== Segment start ==
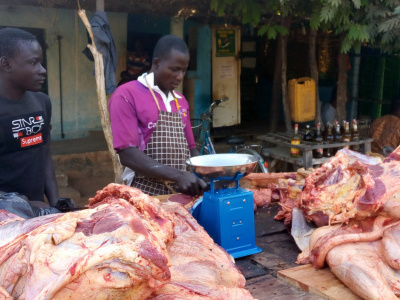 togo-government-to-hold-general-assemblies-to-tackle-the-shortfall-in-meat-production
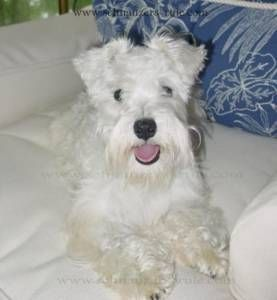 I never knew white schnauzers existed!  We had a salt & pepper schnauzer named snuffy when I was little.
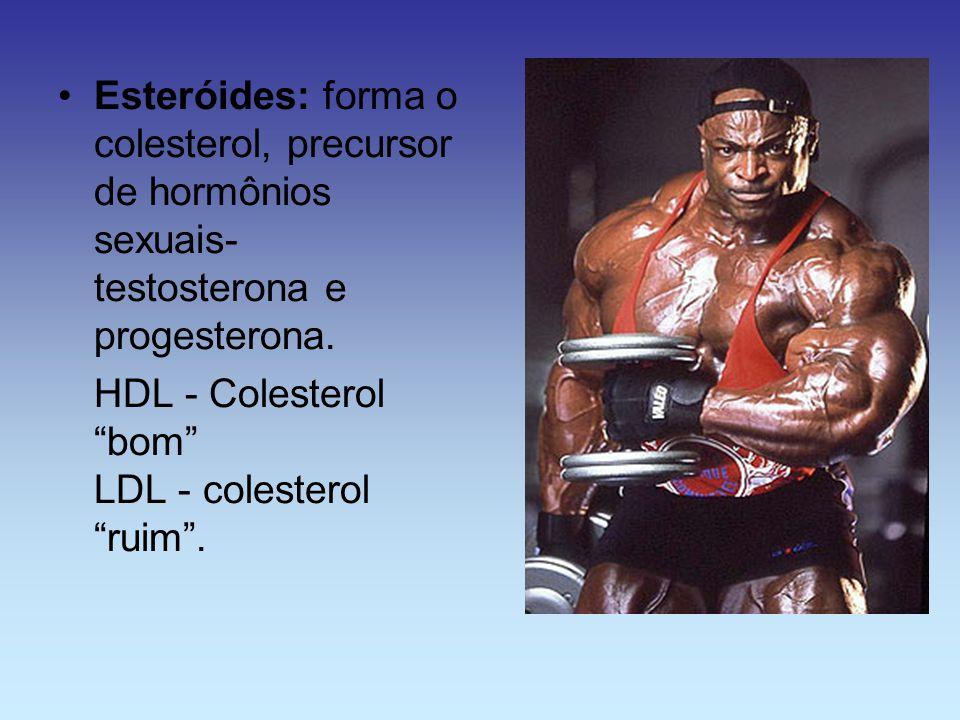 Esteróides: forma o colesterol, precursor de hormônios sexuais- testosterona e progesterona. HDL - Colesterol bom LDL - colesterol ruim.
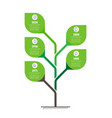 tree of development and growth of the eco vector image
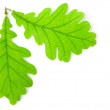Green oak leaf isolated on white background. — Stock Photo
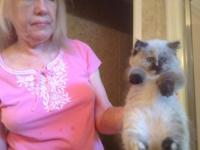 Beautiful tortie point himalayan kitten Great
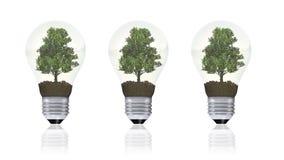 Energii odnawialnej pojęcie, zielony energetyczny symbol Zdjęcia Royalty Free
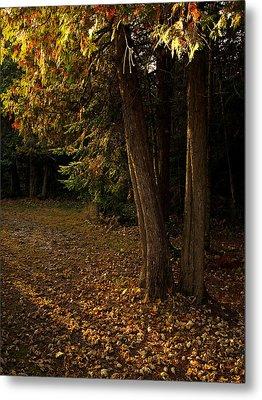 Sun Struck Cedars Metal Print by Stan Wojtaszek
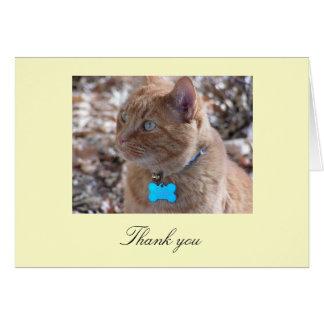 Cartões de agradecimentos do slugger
== Segment end ==
Starting at the line that contains "tree of development", reproduce exactly and only the lines through the end of the entries above, with the pictures excluded.

[Answer space]:
 tree of development and growth of the eco vector image
Green oak leaf isolated on white background. — Stock Photo
 Beautiful tortie point himalayan kitten Great
 Energii odnawialnej pojęcie, zielony energetyczny symbol Zdjęcia Royalty Free
 Sun Struck Cedars Metal Print by Stan Wojtaszek
 Cartões de agradecimentos do slugger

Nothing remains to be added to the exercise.